Benchmarking OpenGL Geometry Performance: A Practical Guide

How to Build an OpenGL Geometry Benchmark — Tests, Metrics, and ResultsBuilding a robust OpenGL geometry benchmark lets you measure how efficiently a GPU and driver handle geometric workloads: vertex processing, tessellation, culling, draw submission, and the throughput of vertex/index buffers. This guide walks through goals, test design, implementation details, metrics to collect, how to run experiments consistently, and how to present and interpret results.

Goals and scope

Primary goal: measure geometry-stage performance (vertex fetch, vertex shading, primitive assembly, tessellation, culling) independently of fragment-heavy workloads.
Secondary goals: compare drivers/GPU architectures, evaluate effects of API usage patterns (draw calls, instancing, buffer usage), and reveal bottlenecks (CPU submission, memory bandwidth, shader ALU limits).
Scope decisions: test only OpenGL (up to a target version, e.g., 4.6), include tessellation and indirect/compute-driven draws optionally, and avoid heavy fragment shaders or high-resolution render targets that shift bottleneck to rasterization.

High-level test types

Design multiple complementary tests to isolate different subsystems:

Microbenchmarks — isolate single behaviors:
- Vertex fetch throughput: large vertex buffers, simple passthrough vertex shader.
- Attribute count/stride tests: varying vertex formats (position only → many attributes).
- Index buffer vs non-indexed draws.
- Draw call overhead: many small draws vs few large draws.
- Instancing: single mesh drawn with many instances.
Tessellation tests — vary tessellation levels and evaluation shader complexity to stress tessellation control/eval stages.
Culling & CPU-bound tests — perform CPU frustum culling or software LOD selection to measure CPU vs GPU balance.
Real-world scene tests — a few representative geometry-heavy scenes (city, vegetation, meshes with high vertex counts) to measure practical performance.
Stress tests — extreme counts of vertices/primitives to find throughput limits and driver/hardware failure points.

Testbed and reproducibility

Target specific OpenGL version (recommendation: OpenGL 4.6 if available). Document required extensions (ARB_vertex_attrib_binding, ARB_draw_indirect, ARB_multi_draw_indirect, ARB_buffer_storage, etc.).
Use stable, well-known drivers and record driver versions, OS, GPU model, and CPU. Save full hardware/software configuration with each run.
Run with consistent OS power settings (disable power-saving features), GPU power profiles set to “performance” where available, and run tests multiple times to capture variance.
Use a dedicated benchmark mode in your app that disables vsync, overlays, OS compositor, and other background tasks where possible.

Implementation details

Framework:

Create a small, self-contained OpenGL application in C++ (or Rust) using a cross-platform window/context API (GLFW, SDL2). Use glad or GLEW for function loading.

Exercise data:
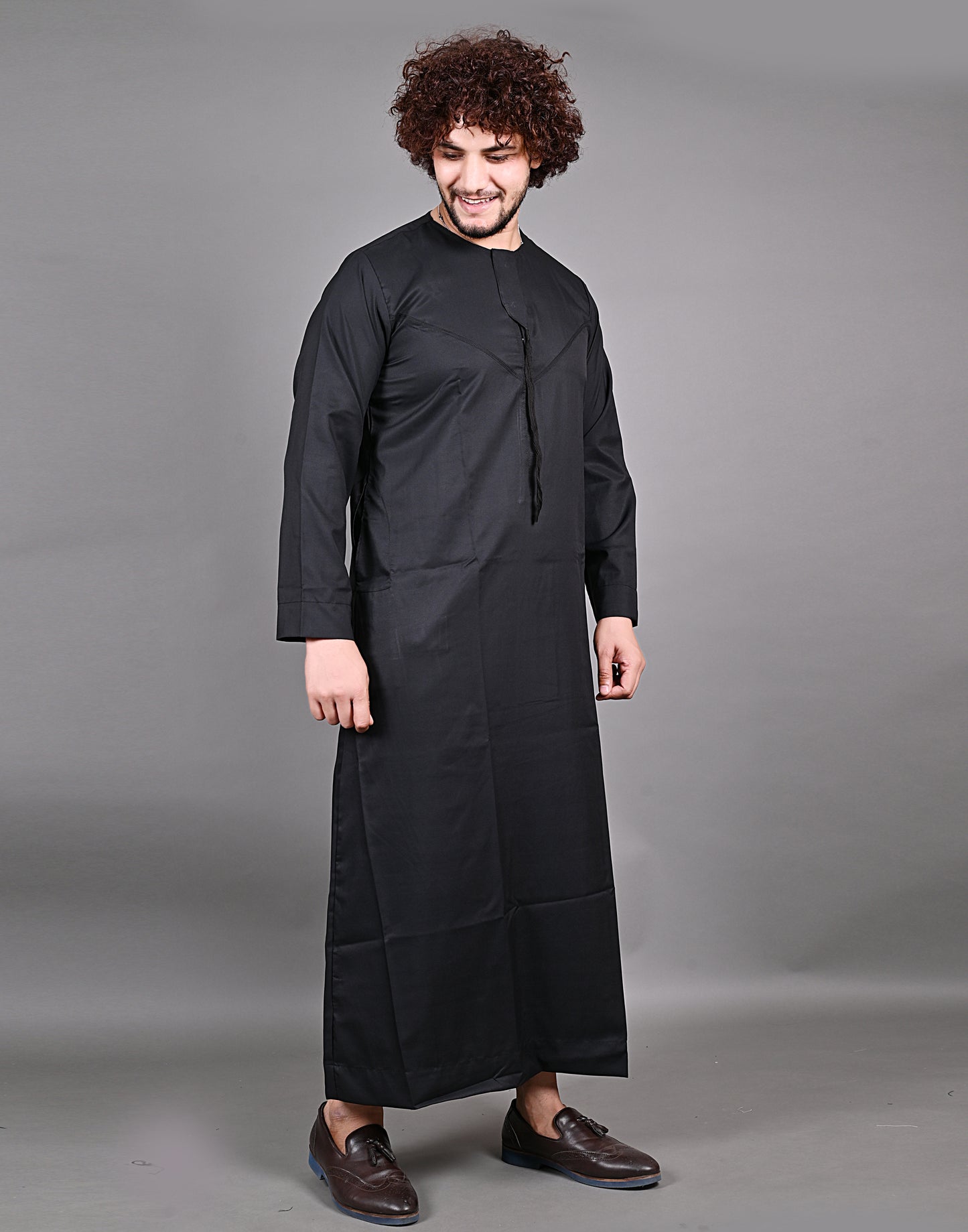 Nadwi Garments Special Omani Jubba / Thobe Black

Activity A:
Decide whether each statement agrees with the OpenGL benchmark guide, answering yes or no and quoting the words that settle it: (i) The guide recommends targeting OpenGL 4.6 when it is available. (ii) The benchmark mode should keep vsync turned on. (iii) The test application should be written in Python.
Activity B:
Write the next part of the OpenGL benchmark guide, picking up after its final sentence in the Implementation details section.
The listing has no connection to the OpenGL benchmark guide.

Exercise response A:
(i) Yes: "recommendation: OpenGL 4.6 if available"
(ii) No: "disables vsync, overlays, OS compositor, and other background tasks where possible"
(iii) No: "Create a small, self-contained OpenGL application in C++ (or Rust)"

Exercise response B:
Use timer APIs with high resolution (std::chrono::high_resolution_clock or platform-specific high-res timers).

Rendering pipeline:

Minimal fragment work: use a simple passthrough fragment shader that writes a constant color to avoid fragment bottleneck. Consider using glPolygonMode(GL_POINT) or very small viewport/target to reduce rasterization cost if you must eliminate rasterization further.
Use separable shader programs for vertex/tessellation stages, and provide shader permutations to toggle complexity (e.g., number of arithmetic ops, texture fetches).
Avoid blending, multisampling, or expensive state changes unless testing those specifically.

Buffers and memory:

Use persistent mapped buffers (ARB_buffer_storage) for high-throughput streaming tests and compare with classic glBufferSubData for CPU-bound tests.
Test different index sizes (GL_UNSIGNED_SHORT vs GL_UNSIGNED_INT).
For static geometry, place vertex data in STATIC_DRAW buffers; for streaming, use STREAM_DRAW or buffer storage with coherent mapping.

Draw call patterns:

Single large draw: one glDrawElements call with huge index count.
Many small draws: thousands of glDrawElements calls each with small primitive counts.
Instanced draws: glDrawElementsInstanced to stress instance attribute processing.
Indirect draws: glMultiDrawElementsIndirect to measure driver-side overhead.
Multi-draw and bindless (where available) — include ARB_multi_draw_indirect and NV_bindless in optional tests.

Shaders:

Vertex shader permutations:
- Passthrough: transform position by MVP only.
- ALU-heavy: add many operations (mix, dot, sin) to increase vertex stage ALU usage.
- Fetch-heavy: reference many vertex attributes/texel fetches in VS (if supported).
Tessellation shaders: vary outer/inner tessellation levels and evaluation complexity.

Timing measurements:

GPU timings: use glQueryCounter + GL_TIMESTAMP to measure GPU time for a sequence of draws. Use two timestamps (start/end) and glGetQueryObjectui64v for precise GPU time. For older drivers, fallback to glFinish + CPU timers (less accurate).
CPU timings: measure time to issue draw calls (submission time) excluding GPU sync with CPU timers.
Pipeline breakdown: combine GPU timestamps between pipeline stages if extension available (e.g., timer queries inside glBeginQuery/glEndQuery around specific dispatches).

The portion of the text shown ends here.